Ces employés regroupent des informations en partie grâce à de faux profils. Comme l’explique une autre brochure, ils « obtiennent des informations en orientant soigneusement des discussions en ligne, en suscitant l’intérêt et en facilitant la communication en employant diverses identités virtuelles pour une même opération ».

On est loin des premiers pas de Shai Arbel dans le secteur des renseignements. Il est cofondateur de SenseCy, qui a été achetée par Verint en 2017. Cette entreprise utilise également des identités virtuelles pour obtenir des renseignements. « Perfectionnée grâce à des années d’entraînement, SenseCy gère des dizaines d’identités virtuelles, qui présentent des histoires solides et plausibles à l’aide de méthodes de communication élaborées, qui permettent d’obtenir des renseignements inestimables sur toutes les plateformes pertinentes ». Curieusement, cette entreprise semble davantage centrée sur la cybersécurité que sur les renseignements gouvernementaux.

 

La publicité des blacklists

Si, en effet, Terrogence ne se focalise pas seulement sur le terrorisme, et que l’entreprise s’implique politiquement, alors son système de reconnaissance faciale pourrait balayer de nombreuses personnes. Cela soulève un autre aspect particulièrement inquiétant des activités de Terrogence : le début de la mise à disposition des blacklists, qui inquiète particulièrement Jay Stanley. « Nous nous battons depuis des années avec le gouvernement pour la gestion de ces listes. Des personnes sont parfois ajoutées à ces listes sans même savoir pourquoi ou dans quel but ces listes sont utilisées ».

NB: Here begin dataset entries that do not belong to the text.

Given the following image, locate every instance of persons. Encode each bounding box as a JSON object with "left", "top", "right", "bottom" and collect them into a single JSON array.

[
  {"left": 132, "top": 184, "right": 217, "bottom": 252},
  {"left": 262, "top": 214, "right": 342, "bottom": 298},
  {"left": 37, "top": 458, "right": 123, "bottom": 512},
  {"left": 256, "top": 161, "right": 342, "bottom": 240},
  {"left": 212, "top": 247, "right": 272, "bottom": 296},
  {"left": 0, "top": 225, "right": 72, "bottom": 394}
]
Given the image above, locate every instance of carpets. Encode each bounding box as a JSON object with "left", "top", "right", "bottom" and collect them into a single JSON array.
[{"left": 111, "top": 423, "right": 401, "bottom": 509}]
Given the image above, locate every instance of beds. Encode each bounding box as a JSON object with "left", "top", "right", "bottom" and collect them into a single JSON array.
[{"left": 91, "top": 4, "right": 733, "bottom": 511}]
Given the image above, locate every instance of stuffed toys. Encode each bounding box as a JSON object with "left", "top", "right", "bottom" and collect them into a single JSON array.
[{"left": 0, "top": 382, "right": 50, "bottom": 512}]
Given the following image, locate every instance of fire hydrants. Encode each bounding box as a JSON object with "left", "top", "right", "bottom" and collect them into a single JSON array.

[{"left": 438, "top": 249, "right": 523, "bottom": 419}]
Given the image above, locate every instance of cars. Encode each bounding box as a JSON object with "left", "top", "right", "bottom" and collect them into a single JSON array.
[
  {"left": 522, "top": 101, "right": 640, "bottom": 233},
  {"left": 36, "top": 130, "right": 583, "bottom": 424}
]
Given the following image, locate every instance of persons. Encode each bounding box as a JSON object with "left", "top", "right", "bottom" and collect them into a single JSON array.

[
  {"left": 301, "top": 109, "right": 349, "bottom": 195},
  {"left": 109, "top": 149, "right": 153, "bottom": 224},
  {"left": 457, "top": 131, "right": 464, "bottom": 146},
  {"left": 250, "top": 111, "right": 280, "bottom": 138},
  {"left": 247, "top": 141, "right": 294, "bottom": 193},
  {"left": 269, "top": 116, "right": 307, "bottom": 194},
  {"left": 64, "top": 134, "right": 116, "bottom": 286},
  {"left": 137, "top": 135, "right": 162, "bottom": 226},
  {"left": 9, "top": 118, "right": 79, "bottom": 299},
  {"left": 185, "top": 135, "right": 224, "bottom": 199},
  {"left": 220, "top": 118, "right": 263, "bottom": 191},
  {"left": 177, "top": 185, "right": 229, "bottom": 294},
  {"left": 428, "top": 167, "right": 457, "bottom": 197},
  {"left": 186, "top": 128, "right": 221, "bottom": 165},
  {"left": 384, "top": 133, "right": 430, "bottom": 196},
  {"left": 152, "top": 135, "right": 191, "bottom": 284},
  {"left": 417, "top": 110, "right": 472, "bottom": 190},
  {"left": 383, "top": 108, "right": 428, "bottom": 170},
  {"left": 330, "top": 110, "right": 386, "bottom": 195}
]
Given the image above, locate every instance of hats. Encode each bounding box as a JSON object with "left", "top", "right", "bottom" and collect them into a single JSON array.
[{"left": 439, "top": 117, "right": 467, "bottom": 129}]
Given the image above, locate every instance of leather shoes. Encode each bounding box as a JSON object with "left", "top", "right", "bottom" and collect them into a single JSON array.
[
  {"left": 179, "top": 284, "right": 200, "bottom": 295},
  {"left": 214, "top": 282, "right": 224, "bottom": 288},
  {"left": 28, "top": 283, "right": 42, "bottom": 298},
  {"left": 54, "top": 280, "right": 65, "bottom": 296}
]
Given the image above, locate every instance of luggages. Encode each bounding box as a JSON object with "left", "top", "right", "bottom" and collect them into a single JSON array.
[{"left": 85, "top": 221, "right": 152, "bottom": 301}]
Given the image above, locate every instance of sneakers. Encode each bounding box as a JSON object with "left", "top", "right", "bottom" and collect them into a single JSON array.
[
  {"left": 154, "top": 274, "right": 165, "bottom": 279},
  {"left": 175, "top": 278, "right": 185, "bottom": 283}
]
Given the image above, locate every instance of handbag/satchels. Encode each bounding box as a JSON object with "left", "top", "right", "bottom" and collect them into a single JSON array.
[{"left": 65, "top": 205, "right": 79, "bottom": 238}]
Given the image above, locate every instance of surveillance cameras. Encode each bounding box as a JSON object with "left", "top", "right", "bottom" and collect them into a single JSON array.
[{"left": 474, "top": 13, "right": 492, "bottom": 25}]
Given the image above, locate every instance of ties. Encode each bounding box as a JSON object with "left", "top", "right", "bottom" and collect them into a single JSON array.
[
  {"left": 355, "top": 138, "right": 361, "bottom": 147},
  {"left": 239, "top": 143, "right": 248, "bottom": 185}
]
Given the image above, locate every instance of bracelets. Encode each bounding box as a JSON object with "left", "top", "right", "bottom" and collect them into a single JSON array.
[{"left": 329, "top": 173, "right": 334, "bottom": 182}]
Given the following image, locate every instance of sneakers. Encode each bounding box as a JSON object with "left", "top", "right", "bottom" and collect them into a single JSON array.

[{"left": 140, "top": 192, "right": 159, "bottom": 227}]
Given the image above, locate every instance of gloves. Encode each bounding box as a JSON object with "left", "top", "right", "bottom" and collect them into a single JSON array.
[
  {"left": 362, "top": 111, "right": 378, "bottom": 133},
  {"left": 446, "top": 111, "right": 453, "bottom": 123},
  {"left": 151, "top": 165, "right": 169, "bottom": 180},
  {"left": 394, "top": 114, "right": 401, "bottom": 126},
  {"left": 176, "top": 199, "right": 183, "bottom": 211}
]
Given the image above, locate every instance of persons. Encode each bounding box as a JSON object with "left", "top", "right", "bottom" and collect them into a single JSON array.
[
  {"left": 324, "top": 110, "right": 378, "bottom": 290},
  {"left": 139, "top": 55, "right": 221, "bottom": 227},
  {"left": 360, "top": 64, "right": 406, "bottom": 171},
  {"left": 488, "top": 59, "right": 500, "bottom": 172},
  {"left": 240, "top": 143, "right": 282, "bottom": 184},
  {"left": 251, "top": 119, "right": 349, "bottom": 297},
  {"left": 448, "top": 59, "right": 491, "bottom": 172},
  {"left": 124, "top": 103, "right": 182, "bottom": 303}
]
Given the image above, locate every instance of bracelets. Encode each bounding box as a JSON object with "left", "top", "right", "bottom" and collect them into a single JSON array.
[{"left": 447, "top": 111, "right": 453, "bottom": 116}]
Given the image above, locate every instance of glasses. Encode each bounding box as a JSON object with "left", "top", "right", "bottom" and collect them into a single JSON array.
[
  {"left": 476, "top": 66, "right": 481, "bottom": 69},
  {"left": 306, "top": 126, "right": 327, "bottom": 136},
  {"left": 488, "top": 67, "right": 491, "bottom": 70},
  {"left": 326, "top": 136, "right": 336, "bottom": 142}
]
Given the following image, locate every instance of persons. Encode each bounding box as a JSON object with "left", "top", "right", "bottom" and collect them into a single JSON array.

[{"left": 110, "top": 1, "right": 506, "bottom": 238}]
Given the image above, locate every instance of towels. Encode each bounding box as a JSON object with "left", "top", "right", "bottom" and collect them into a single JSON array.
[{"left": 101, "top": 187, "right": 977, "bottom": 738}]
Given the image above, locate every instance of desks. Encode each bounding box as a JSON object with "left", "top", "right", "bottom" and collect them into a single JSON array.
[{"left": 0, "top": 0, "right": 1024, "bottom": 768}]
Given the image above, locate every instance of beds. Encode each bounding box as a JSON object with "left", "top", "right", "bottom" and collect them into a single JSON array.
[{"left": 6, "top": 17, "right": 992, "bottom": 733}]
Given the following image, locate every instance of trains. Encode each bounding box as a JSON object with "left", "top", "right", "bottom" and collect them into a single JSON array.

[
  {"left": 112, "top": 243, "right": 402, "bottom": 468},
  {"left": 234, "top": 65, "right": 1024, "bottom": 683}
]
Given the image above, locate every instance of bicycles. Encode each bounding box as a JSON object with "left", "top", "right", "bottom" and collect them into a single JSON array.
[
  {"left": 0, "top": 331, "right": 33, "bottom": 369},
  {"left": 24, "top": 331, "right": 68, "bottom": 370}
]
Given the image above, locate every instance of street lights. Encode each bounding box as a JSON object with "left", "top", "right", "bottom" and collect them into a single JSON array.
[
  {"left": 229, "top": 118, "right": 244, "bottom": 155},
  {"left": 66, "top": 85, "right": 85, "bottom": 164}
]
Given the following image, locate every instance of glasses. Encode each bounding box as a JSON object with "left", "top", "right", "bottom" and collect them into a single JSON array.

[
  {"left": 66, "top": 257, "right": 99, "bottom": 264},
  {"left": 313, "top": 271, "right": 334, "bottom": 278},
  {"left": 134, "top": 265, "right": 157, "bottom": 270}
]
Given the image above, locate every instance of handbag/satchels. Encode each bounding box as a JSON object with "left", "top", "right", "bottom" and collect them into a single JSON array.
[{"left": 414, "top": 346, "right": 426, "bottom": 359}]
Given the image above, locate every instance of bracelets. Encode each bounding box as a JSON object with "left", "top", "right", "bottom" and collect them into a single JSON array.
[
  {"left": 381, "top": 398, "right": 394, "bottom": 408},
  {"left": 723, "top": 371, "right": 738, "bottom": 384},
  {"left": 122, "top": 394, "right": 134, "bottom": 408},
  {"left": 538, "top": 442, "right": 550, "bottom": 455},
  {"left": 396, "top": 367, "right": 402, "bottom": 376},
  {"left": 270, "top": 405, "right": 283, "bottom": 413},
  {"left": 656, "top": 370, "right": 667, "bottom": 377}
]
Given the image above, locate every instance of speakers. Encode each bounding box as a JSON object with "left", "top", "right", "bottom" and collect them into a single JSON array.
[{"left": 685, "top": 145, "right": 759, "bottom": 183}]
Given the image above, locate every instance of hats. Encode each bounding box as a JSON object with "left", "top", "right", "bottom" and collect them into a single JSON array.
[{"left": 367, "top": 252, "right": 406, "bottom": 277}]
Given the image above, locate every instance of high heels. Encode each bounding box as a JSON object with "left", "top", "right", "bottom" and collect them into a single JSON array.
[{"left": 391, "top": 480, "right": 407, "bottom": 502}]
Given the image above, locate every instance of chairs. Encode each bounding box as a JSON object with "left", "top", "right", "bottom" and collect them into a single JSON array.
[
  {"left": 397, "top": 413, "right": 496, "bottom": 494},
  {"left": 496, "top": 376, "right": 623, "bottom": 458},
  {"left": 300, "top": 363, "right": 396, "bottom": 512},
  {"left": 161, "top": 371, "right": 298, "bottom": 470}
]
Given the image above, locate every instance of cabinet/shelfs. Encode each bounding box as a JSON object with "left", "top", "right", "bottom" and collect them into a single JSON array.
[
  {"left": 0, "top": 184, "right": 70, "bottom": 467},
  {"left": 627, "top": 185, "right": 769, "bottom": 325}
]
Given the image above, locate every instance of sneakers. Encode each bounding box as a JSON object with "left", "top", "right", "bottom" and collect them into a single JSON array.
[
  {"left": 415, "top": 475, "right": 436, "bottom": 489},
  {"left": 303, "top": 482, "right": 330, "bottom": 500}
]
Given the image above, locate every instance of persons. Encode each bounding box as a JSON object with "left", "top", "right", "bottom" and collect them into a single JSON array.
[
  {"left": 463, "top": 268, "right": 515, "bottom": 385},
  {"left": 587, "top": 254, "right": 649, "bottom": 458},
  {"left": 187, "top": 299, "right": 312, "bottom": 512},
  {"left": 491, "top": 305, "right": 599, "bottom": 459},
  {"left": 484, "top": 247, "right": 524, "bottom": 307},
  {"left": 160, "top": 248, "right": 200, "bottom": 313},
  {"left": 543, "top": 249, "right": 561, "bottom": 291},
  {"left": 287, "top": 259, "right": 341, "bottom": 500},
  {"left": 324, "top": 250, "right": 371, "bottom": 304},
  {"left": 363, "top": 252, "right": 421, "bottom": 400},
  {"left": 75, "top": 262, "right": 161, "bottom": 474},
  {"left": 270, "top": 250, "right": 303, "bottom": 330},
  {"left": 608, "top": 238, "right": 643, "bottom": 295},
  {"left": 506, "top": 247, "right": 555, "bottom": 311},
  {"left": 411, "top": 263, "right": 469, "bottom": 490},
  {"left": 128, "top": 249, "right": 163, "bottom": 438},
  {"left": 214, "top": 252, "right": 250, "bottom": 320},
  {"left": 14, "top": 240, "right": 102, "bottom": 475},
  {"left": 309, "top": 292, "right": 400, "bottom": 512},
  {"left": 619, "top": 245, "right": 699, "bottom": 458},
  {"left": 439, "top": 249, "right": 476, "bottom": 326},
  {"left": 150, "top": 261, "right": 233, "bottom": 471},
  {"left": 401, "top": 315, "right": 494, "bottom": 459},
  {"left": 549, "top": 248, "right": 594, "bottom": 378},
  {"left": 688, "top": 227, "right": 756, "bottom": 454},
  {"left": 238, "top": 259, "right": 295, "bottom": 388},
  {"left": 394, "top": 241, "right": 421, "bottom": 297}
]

« Ces problèmes pourraient s’intensifier si les entreprises privées commencent à faire leurs propres blacklists ». Par exemple, ce mois-ci, Verint a sorti un produit de reconnaissance faciale entièrement indépendant, FaceDetect. Il promet de pouvoir identifier des individus « même avec seulement une partie du visage, malgré le vieillissement, un camouflage ou leurs origines », en plus de permettre « aux opérateurs d’ajouter immédiatement des suspects à la liste ».

Jay Stanley remet également en question la politique de Facebook en matière de contrôle des photos de profil. Le réseau social dispose de la plus grande collection de visages au monde, et pourtant les photos de profil ne peuvent pas être entièrement protégées. Un porte-parole de Facebook a précisé que les photos de profil sont toujours publiques, mais qu’il est possible de modifier les paramètres des photos de profil précédentes pour qu’elles ne soient plus visibles par les autres utilisateurs.

Les groupes de défense des informations privées, tels que ACLU, veulent que les utilisateurs puissent contrôler entièrement ces images. Étant donné le récent scandale impliquant Cambridge Analytica, il serait souhaitable que ces changements soient opérés rapidement.